Edward Rose

Personal information
- Full name: Edward McQueen Rose
- Born: 2 September 1936 (age 90) Oxted, Surrey, England
- Batting: Left-handed
- Bowling: Right-arm off-spin

Domestic team information
- 1958–1960: Cambridge University

Career statistics
| Competition | First-class |
| Matches | 24 |
| Runs scored | 700 |
| Batting average | 15.55 |
| 100s/50s | 0/4 |
| Top score | 57 |
| Balls bowled | 15 |
| Wickets | 1 |
| Bowling average | 19.00 |
| 5 wickets in innings | – |
| 10 wickets in match | – |
| Best bowling | 1/9 |
| Catches/stumpings | 8/– |
- Source: Cricinfo, 21 May 2015

= Edward Rose (cricketer) =

English cricketer

Edward McQueen Rose (born 2 September 1936) is a former English cricketer who played first-class cricket for Cambridge University from 1958 to 1960.

Rose was educated at Rugby School. In 1955 he captained the First XI, and also opened the batting for the schools team The Rest in the annual match against Southern Schools at Lord's. He went up to Cambridge University, where he played irregularly over three years as an opening and middle-order batsman without achieving a Blue. His best season was 1959, when he played 14 of the team's 19 matches and scored 500 runs at an average of 18.51. His highest score was 57 against Kent in 1959.

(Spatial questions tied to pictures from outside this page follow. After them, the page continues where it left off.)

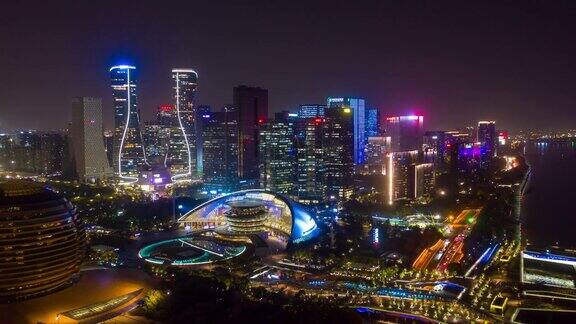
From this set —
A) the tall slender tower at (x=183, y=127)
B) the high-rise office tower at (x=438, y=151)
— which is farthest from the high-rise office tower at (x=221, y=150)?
the high-rise office tower at (x=438, y=151)

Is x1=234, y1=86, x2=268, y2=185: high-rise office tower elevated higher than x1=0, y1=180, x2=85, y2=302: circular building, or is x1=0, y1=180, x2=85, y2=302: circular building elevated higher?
x1=234, y1=86, x2=268, y2=185: high-rise office tower

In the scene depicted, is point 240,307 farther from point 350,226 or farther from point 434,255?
point 350,226

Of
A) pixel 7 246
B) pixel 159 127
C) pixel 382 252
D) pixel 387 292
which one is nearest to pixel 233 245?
pixel 382 252

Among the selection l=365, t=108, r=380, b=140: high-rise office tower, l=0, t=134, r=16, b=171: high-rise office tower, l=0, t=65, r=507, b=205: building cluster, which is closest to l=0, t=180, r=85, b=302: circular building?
l=0, t=65, r=507, b=205: building cluster

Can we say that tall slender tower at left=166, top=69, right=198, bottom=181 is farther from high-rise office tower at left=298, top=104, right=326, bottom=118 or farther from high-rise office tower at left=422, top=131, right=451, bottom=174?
high-rise office tower at left=422, top=131, right=451, bottom=174

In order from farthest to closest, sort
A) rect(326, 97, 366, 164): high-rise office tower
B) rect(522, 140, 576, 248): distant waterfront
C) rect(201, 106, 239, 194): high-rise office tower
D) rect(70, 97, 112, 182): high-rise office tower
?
rect(326, 97, 366, 164): high-rise office tower → rect(70, 97, 112, 182): high-rise office tower → rect(201, 106, 239, 194): high-rise office tower → rect(522, 140, 576, 248): distant waterfront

He played a few matches for Surrey Second XI between 1959 and 1962. He kept playing club cricket, especially for the Limpsfield club in Surrey, and was a National Cricket Association coach. He captained the Rugby Meteors to victory in the Cricketer Cup in 1973, and toured the United States in 1992 and Canada in 1994 with Marylebone Cricket Club (MCC).

Rose was an industrialist. He wrote How to Win at Cricket, or, the Skipper's Guide (published in 1988), which John Arlott described as "a perceptive and thought-provoking study of captaincy which is expressed most cogently and is, above all, full of good, sound common sense".